Depression is a severe mental illness which adversely affects the behavior, brain and whole body, as well as drives down the quality of life. In addition, depression has been linked to heart problems too.
Doctors still can’t completely explain how depression and heart disease are linked together. But it is now clear to them that if the patient is depressed and has a heart disease; both conditions have to be treated together for the patient to be well.
Depression and heart disease are the world’s leading cause of disability and death respectively. This combination poses an enormous threat to the general public.
Effects of Depression on the Heart
Doctors have recently deduced from various researches that depression has a major effect on the heart, and concluded that “depression can break your heart.”

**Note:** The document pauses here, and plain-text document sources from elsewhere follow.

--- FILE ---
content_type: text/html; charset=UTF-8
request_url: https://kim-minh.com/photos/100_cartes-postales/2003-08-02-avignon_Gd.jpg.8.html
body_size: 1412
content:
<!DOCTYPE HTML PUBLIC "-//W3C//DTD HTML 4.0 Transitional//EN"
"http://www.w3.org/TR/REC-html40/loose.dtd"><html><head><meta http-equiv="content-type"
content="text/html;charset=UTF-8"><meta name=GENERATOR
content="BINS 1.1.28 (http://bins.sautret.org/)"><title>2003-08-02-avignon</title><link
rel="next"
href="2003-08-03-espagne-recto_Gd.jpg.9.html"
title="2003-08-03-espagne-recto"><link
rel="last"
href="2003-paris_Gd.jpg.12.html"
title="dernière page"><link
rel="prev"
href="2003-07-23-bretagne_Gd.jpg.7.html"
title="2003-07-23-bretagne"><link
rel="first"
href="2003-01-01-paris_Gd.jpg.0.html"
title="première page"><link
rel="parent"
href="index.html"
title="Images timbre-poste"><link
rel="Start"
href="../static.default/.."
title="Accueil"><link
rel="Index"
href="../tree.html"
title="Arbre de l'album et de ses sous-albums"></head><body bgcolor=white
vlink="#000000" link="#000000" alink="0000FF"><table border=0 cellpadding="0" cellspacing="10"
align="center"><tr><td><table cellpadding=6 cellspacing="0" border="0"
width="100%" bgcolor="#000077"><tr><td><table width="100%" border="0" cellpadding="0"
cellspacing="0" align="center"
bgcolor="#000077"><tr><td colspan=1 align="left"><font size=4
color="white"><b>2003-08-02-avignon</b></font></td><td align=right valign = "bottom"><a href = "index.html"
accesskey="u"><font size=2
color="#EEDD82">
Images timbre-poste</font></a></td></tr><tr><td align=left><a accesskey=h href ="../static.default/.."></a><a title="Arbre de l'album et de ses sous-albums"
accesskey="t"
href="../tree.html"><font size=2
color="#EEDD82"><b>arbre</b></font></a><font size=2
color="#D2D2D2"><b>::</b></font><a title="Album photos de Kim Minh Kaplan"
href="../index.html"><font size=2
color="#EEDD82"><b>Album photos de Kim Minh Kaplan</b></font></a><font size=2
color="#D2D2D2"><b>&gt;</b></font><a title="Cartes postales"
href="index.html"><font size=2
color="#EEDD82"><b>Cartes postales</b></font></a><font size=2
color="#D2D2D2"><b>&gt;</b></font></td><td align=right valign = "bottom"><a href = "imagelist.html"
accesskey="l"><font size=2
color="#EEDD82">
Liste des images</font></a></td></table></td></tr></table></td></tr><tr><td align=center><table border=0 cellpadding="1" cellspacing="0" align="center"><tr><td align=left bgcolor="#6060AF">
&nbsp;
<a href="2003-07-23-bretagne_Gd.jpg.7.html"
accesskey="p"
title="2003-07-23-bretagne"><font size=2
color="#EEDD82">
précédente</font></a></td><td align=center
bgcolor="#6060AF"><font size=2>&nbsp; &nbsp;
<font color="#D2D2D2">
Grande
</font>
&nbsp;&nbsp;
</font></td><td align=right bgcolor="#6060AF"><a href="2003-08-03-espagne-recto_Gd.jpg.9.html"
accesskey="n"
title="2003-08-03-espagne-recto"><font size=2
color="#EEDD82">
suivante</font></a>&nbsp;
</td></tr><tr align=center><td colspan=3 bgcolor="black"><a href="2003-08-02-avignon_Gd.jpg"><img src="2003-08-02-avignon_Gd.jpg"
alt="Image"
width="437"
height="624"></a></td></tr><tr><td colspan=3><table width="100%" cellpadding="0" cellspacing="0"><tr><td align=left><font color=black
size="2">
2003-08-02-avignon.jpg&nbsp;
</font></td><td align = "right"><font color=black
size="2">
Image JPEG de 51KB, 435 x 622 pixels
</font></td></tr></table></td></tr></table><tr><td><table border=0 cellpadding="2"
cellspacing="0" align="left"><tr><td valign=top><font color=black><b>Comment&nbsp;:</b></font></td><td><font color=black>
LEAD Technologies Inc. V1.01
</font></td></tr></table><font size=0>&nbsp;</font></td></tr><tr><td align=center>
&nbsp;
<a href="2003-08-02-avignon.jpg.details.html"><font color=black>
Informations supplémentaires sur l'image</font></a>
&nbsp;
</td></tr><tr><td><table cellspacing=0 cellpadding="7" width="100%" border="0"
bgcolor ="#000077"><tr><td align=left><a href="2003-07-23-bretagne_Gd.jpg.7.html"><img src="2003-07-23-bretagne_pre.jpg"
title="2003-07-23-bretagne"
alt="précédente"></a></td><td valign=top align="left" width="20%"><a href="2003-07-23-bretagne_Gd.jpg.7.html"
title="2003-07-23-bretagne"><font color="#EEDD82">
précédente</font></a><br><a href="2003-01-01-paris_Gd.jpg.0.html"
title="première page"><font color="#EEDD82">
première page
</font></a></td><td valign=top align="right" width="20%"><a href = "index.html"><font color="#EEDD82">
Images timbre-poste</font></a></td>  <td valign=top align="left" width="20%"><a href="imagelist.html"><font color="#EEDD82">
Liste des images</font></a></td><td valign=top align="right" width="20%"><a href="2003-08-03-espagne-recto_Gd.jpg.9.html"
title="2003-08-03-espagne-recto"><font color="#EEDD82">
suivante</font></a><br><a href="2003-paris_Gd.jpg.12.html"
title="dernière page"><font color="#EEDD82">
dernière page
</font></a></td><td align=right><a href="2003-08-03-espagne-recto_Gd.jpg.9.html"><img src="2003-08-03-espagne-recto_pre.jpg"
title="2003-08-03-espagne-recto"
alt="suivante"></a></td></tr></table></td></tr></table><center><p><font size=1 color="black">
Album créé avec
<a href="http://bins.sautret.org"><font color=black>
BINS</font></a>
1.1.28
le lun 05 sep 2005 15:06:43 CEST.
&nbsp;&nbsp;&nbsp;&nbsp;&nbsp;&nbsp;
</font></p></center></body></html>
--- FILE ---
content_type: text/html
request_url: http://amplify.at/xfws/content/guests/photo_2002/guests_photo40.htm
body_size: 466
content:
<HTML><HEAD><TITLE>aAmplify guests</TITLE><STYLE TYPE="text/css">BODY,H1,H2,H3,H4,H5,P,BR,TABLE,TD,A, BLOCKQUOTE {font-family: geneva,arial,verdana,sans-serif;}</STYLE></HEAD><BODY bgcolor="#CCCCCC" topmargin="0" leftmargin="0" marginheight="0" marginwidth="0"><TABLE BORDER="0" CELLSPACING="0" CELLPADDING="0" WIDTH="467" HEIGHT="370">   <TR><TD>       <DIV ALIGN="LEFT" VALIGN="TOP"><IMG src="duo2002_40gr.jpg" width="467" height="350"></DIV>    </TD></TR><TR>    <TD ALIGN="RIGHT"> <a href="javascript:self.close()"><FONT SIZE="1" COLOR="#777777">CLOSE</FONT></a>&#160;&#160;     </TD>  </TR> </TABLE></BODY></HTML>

Find out how depression can do that:
1. Depression can upset the rhythm of the heart and promote blood clots and inflammation. It can immerse the body in stress hormones which cause blood pressure to rise and the arteries to harden.
2. Depressed people usually smoke, do not watch their diets, do not exercise, and forget their medications, all of which lead to the danger of a heart disease.
3. A study organized in Baltimore, MD observed that those with no history of depression were less likely to have heart disease. And show that those who had a history of depression were four times more prone to having a heart attack within the next 14 years. It showed that depression is another cause of heart disease together with high blood cholesterol and high blood pressure.
4. People who are depressed may make it difficult to take the medications needed that would treat the heart disorder.
5. Depression causes frequent high stages of stress hormones which can trigger the sympathetic nervous system which can have deadly effects on the heart.
6. Emotional distress may instigate very fast heartbeat, high blood pressure and swifter blood clotting, as well as high insulin and cholesterol levels. These dangers, adding obesity, will form a chain of symptoms that will later form signs of heart disease.
7. A research in Montreal, Canada has concluded that depressed heart patients have a higher probability of dying in the next six months compared to those who were not depressed.
8. People with depression may feel sluggish and yet still have elevated stress hormones, which increases the work of the heart. The body’s healing process is focused away from the tissue repair functions needed in heart disease.
9. Those who suffer from both heart disease and depression have their depressed mood getting in the way for their recovery.
The combination of depression and heart disease is linked with increased sickness and death; it is a very lethal combination that should be managed together.
Doctors believe that knowing the patient’s history of depression will greatly aid the cure by concentrating not so much on the depression itself, but on the behaviors that are a result of the depression. Recovery from depression takes time, but treatments are efficient.